GIVEN INSTRUCTION |
Only the lines from the one containing "How far is point" through the end of the material are to be echoed, each exactly as it appears.

-------- DATASET ENTRIES

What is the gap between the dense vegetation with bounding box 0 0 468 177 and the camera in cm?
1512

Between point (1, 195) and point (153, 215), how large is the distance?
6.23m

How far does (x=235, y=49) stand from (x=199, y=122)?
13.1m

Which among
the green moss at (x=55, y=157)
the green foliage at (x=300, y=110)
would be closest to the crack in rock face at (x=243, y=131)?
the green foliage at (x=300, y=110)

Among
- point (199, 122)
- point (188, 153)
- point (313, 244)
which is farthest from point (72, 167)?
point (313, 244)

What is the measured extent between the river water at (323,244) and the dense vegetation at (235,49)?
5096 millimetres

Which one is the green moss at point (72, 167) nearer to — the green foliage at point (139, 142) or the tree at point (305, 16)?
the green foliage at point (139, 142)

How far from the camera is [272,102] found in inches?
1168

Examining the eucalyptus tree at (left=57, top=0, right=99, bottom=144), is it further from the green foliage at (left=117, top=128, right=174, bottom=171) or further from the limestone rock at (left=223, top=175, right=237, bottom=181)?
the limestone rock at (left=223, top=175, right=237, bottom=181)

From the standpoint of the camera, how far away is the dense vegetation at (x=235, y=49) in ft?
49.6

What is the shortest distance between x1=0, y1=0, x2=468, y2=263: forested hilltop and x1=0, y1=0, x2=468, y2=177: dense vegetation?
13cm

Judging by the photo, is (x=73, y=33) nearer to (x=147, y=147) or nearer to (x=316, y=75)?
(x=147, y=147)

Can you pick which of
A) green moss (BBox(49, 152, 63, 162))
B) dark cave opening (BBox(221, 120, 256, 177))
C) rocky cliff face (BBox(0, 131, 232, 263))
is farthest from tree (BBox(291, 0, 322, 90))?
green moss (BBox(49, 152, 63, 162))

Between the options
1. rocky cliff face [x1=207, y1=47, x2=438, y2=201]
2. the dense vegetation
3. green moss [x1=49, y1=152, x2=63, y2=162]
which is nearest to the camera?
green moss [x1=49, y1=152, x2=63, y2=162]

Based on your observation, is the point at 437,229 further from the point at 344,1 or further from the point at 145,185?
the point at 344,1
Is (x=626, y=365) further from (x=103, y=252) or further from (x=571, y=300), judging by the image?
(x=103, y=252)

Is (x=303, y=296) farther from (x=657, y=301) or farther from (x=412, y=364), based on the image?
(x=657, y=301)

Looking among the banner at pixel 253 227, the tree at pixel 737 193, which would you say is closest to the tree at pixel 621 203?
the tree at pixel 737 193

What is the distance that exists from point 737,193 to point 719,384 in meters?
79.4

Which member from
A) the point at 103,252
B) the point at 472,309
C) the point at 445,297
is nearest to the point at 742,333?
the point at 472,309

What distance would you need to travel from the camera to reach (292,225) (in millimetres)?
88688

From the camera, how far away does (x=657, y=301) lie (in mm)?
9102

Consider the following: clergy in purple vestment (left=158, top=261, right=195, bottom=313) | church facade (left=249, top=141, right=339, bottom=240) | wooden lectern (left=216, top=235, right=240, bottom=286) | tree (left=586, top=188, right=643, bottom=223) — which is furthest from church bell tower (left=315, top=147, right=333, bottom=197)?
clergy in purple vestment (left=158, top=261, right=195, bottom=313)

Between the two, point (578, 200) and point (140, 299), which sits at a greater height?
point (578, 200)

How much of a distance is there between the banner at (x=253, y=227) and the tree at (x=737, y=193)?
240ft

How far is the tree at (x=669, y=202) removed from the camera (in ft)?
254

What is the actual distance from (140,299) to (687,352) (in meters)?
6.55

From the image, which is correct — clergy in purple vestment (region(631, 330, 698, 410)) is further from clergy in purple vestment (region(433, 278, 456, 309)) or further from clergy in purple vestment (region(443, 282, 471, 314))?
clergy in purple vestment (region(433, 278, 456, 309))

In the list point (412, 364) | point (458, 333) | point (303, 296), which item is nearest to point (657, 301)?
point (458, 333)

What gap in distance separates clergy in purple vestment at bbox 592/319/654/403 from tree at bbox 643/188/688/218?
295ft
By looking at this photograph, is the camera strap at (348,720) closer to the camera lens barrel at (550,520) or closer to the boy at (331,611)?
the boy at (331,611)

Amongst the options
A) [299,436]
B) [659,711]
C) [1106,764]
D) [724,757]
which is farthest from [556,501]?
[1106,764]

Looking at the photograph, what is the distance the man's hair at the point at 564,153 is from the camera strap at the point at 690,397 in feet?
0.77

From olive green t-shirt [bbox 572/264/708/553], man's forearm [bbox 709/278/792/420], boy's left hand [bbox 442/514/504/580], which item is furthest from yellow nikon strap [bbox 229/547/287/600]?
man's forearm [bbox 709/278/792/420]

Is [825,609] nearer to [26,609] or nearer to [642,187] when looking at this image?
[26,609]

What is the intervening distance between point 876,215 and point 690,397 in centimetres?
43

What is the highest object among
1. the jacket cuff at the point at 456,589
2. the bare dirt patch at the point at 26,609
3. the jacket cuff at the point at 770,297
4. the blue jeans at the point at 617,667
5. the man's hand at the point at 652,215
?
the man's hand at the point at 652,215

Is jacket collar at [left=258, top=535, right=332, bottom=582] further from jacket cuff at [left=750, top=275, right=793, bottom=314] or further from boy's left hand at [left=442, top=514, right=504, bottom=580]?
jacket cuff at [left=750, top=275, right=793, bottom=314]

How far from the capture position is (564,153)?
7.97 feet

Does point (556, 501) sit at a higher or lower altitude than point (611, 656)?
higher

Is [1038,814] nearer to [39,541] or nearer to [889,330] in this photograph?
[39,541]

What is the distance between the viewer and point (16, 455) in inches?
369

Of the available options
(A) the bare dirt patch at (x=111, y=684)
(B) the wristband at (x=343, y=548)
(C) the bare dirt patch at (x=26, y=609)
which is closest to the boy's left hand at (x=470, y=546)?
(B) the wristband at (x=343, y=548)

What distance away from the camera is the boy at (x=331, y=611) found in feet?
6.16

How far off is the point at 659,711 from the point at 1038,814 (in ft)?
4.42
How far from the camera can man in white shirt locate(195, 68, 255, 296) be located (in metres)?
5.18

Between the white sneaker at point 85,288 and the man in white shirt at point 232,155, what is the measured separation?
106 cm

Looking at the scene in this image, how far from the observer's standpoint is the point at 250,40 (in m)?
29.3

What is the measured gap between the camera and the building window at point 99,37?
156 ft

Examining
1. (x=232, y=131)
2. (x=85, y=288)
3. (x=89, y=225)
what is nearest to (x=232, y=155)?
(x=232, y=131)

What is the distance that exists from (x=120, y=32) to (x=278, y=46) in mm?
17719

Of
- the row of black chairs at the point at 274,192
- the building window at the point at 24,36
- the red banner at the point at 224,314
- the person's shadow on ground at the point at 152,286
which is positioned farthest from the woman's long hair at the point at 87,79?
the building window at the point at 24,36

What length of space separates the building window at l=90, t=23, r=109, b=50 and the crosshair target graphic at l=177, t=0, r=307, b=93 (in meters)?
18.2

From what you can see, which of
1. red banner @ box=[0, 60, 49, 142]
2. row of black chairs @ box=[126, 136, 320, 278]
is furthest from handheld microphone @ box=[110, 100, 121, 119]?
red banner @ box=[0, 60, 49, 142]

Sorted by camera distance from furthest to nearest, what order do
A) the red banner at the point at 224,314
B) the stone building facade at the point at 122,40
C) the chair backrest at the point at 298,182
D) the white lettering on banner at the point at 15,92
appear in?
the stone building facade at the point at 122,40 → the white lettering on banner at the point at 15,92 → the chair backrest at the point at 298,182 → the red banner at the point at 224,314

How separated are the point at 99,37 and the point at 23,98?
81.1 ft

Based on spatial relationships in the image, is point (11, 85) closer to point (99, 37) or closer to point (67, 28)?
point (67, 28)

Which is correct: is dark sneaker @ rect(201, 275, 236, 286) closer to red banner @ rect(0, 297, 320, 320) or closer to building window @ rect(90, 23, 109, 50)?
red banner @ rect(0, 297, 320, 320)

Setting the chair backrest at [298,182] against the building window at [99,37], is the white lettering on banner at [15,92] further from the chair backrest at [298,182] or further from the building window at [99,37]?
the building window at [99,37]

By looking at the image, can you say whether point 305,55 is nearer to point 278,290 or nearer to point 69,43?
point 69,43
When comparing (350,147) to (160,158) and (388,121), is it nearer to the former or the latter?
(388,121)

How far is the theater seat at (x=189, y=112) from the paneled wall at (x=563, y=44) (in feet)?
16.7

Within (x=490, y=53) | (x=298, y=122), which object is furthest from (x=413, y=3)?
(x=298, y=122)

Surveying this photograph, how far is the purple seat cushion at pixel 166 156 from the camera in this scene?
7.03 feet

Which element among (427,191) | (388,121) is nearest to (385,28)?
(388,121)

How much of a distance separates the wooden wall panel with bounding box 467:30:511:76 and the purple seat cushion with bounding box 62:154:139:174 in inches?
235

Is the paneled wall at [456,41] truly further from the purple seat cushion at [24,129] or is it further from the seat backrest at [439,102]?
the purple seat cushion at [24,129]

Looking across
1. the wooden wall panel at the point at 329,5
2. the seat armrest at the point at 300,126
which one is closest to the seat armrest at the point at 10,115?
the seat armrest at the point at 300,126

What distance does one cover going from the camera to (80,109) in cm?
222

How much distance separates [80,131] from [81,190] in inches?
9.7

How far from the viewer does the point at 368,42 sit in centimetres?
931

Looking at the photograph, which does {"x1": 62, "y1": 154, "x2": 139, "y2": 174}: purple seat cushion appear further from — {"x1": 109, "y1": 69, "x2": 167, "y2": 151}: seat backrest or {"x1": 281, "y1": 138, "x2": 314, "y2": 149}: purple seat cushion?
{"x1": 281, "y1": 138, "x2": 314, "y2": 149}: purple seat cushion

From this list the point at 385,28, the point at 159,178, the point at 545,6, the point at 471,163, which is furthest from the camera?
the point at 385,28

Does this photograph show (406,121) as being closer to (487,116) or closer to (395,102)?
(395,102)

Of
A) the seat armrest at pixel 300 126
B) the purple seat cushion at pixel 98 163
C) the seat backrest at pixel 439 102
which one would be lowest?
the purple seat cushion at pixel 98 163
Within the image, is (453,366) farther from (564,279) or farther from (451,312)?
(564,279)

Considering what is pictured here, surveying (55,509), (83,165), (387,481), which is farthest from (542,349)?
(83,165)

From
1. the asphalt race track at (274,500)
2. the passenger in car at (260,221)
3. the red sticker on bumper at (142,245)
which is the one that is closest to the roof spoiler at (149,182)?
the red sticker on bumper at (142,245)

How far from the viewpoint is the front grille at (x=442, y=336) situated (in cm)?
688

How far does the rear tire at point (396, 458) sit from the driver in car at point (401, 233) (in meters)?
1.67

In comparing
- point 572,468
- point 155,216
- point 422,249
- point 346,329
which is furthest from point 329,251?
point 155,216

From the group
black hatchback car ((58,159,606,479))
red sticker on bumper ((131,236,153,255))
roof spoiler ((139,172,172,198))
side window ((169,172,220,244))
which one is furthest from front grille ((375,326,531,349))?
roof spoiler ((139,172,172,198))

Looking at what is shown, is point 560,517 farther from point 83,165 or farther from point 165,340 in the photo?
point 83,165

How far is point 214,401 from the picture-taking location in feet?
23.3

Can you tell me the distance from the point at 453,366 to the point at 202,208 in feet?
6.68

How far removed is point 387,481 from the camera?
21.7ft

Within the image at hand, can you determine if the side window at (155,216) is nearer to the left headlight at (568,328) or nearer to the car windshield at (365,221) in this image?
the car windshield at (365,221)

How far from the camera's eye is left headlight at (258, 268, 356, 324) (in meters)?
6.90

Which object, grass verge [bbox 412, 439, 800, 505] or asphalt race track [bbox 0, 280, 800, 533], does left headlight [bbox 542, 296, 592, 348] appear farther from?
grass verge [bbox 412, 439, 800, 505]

----------------

OUTPUT FOR THIS EXERCISE |
How far is point 214,401 from the picture-taking location in feet?
23.3

Can you tell me the distance from the point at 453,366 to the point at 202,208 in feet?
6.68

How far removed is point 387,481 from the camera?
21.7ft

Within the image at hand, can you determine if the side window at (155,216) is nearer to the left headlight at (568,328) or nearer to the car windshield at (365,221) in this image?
the car windshield at (365,221)

How far from the camera's eye is left headlight at (258, 268, 356, 324) (in meters)?
6.90

Which object, grass verge [bbox 412, 439, 800, 505] or asphalt race track [bbox 0, 280, 800, 533], does left headlight [bbox 542, 296, 592, 348] appear farther from?
grass verge [bbox 412, 439, 800, 505]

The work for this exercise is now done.